Many biological specimens for which sex cannot be identified using morphology or other traditional approaches, such as fecal, environmental, and archeological or palaeontological material, are also likely to contain highly contaminated and/or degraded DNA (Hrovatin & Kunej, 2018). SeXY was designed to utilize low‐effort screening data for sex identification. Therefore, by assessing the reliability of SeXY to various levels of sequencing effort, we evaluate its applicability to such samples. Although our results differed between reference genomes, we show that less than 5000 mapped reads can be used to accurately identify the biological sex of an individual, depending on the quality of the mapping reference. This finding opens a world of possibility for studies that employ low‐effort shotgun sequencing approaches to identify specimens of sufficient preservation for deeper sequencing, but which discard any data/specimens not deemed of sufficient quality. By utilizing our method, sequence information that would previously have been discarded can now be used to obtain sex‐related evolutionary and biological insights. Although this has been done on several taxa (e.g., Gower et al., 2019; Pečnerová et al., 2017), our method, which does not require a priori sex‐chromosome information from the target species or a reference panel of known females and males, will hopefully enable such analyses from a much wider range of species. Although only tested with up to 100,000 mapped reads, the increasing accuracy as the number of mapped reads increased means this method is also suitable for well‐preserved specimens with more available sequencing data. In such cases, data could even be downsampled to increase computational speed.

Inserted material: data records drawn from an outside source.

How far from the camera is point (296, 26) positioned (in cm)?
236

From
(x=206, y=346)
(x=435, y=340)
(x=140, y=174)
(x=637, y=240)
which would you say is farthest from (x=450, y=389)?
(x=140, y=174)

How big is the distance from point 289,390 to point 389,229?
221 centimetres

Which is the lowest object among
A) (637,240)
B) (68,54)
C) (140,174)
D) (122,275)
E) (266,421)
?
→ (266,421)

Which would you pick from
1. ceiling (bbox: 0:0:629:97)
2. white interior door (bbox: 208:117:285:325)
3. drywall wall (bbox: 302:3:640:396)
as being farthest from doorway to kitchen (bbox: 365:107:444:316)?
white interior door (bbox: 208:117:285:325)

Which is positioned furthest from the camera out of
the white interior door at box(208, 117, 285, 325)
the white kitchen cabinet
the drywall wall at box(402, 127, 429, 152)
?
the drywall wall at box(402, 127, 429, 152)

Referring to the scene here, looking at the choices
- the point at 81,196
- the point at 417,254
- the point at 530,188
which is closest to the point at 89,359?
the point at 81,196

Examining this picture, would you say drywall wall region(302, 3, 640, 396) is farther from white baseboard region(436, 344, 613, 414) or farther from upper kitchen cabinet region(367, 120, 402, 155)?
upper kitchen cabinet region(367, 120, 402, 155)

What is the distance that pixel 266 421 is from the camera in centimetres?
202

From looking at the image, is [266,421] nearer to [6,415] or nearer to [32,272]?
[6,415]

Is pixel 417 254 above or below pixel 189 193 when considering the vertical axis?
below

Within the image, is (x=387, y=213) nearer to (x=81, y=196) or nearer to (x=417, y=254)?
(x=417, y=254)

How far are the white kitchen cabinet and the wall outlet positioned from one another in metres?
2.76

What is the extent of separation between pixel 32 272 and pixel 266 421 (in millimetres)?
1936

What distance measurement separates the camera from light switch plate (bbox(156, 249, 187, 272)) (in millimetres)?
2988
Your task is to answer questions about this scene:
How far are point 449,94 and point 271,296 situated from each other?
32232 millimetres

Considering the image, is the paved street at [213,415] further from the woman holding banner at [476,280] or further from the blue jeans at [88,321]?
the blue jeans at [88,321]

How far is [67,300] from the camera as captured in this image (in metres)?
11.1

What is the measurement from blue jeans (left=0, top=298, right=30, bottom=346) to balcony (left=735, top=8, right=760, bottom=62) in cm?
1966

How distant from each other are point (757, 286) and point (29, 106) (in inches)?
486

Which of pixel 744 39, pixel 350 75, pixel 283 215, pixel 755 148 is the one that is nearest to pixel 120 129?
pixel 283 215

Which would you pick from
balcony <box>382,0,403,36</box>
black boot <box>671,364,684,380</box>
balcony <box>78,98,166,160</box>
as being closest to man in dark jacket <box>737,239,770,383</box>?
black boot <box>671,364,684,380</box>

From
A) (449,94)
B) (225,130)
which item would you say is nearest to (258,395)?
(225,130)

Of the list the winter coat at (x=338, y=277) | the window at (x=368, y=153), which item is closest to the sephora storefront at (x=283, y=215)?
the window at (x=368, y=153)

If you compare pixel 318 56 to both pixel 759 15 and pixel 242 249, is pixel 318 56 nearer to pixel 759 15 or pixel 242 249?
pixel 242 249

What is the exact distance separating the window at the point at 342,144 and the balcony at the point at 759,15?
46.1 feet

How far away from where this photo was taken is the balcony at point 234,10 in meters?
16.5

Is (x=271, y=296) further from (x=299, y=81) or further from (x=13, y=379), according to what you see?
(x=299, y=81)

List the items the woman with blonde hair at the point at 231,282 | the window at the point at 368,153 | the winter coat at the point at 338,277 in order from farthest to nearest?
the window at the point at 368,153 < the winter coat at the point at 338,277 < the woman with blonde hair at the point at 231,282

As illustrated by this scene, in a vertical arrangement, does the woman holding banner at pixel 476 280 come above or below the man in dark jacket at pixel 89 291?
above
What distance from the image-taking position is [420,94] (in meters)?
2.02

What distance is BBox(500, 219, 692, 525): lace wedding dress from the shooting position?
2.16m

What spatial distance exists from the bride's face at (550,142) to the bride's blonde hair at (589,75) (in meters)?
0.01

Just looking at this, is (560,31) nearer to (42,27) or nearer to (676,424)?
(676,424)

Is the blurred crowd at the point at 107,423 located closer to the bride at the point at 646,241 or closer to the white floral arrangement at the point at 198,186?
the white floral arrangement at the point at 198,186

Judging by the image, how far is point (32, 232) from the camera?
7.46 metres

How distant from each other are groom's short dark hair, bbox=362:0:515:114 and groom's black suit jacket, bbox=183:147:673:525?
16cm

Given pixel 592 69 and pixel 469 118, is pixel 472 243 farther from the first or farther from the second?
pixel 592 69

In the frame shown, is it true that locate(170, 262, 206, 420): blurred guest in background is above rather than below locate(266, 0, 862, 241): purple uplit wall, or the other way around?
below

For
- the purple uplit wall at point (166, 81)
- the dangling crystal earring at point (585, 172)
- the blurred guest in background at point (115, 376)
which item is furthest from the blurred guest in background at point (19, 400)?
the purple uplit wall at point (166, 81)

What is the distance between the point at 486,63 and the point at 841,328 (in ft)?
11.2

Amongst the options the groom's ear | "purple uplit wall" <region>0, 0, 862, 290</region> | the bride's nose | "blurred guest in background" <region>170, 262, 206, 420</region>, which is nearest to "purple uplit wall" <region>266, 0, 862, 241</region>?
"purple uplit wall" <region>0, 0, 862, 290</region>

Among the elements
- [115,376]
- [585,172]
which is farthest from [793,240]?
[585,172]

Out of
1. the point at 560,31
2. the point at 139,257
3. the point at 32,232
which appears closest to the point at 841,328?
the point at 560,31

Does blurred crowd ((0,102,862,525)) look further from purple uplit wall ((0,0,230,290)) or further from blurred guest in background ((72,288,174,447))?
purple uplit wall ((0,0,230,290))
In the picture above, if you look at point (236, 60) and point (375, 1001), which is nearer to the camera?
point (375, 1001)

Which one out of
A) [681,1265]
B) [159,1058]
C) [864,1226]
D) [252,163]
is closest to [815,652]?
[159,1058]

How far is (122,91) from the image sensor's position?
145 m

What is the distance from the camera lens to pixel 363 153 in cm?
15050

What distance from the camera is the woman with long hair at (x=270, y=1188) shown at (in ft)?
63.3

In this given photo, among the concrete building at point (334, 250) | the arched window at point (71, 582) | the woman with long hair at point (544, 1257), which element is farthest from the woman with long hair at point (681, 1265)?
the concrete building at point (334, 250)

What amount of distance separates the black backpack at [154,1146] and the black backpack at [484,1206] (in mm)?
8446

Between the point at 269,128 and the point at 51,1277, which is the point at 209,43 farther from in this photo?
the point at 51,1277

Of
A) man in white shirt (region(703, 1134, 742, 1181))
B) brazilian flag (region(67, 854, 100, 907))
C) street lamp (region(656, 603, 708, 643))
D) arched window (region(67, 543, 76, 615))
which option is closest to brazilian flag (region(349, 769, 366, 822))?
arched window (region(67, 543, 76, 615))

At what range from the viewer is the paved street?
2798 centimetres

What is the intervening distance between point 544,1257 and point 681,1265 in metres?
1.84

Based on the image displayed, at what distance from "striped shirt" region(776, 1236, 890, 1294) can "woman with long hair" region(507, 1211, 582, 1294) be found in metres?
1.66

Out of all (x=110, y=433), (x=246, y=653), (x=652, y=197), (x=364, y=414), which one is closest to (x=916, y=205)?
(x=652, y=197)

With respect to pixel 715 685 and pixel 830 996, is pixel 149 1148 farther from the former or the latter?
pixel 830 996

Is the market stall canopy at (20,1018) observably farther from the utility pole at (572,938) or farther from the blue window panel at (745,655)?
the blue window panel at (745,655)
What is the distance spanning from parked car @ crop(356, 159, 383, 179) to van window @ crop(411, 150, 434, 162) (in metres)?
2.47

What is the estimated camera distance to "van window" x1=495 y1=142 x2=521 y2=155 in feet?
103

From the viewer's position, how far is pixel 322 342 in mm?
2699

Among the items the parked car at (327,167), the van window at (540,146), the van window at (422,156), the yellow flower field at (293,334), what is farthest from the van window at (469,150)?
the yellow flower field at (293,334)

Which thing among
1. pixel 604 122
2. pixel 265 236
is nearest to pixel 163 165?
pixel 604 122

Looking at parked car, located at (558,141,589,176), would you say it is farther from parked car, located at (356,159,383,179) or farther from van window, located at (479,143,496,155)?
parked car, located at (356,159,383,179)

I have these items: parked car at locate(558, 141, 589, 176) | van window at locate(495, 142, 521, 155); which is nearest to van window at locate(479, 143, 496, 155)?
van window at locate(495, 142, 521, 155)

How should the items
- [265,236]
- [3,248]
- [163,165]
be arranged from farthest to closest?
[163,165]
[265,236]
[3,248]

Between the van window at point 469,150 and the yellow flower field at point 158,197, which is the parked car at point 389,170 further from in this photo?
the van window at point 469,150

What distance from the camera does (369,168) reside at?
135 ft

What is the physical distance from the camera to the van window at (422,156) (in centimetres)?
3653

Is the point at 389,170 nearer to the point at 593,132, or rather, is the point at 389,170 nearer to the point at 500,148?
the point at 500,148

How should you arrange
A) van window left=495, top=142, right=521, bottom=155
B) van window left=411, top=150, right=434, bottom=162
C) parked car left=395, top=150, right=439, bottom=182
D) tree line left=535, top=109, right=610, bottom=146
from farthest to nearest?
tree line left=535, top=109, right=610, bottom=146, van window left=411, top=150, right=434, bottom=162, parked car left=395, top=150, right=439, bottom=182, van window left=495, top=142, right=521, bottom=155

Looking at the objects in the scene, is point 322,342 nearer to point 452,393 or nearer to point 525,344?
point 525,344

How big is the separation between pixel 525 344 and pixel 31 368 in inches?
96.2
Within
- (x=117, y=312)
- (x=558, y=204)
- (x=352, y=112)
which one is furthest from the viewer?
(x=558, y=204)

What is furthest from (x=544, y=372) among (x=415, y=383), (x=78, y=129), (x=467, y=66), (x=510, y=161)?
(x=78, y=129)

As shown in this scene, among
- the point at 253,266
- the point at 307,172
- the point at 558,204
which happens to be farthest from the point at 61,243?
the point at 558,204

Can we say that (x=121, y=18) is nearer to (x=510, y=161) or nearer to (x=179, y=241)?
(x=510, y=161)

Evaluation of synteny approach

SeXY identifies sex‐linked scaffolds using a synteny approach (Grabherr et al., 2010), where the reference sex‐chromosome assemblies (RefX and RefY) of a chromosome‐level assembly from a closely related species is used to identify sequence similarities on the reference genome assembly (RefGEN). Although this method may have limitations due to computational time or the lacking identification of new (neo)‐sex chromosomes (Marshall Graves, 2008; Nursyifa et al., 2021), our results show that SeXY could accurately determine the sex of the beluga and polar bear individuals analyzed, even with a relatively distant sex‐chromosome assembly (in our case, human). In addition, the identification of sex‐linked scaffolds is performed only once per reference genome assembly used, and hence computation time will not increase with the number of samples.

Number of mapped reads

Our finding of 100% accurate sex identification when mapping polar bear reads to the dog as RefGEN, even with only 1000 mapped reads, was somewhat unexpected, as we anticipated a decline in mapping efficiency with increasing phylogenetic distance (Prasad et al., 2021). However, these results become less surprising when considering the mapping efficiency to each RefGEN. Although sex determination was 100% accurate down to 1000 mapped reads when using these two species with ~17% divergence, approximately four times as many raw reads are required to reach the target number of mapped reads, relative to when mapping to a conspecific RefGEN (Figure 2, Table S4). Therefore, when <5000 endogenous reads are available, it is important to weigh the number of mapped reads versus the number of raw reads, to evaluate whether mapping to a conspecific reference genome or a phylogenetically distant reference genome is more beneficial. Although not tested here, alterations in mapping quality filters may facilitate the recovery of more mapped reads and thereby more accurate sex identification. However, decreased mapping quality may also result in misalignments, biasing results. Such low endogenous read counts are unlikely to arise when sequencing DNA from well‐preserved samples, but it is much more common when considering highly degraded samples such as fecal, environmental, or subfossil material.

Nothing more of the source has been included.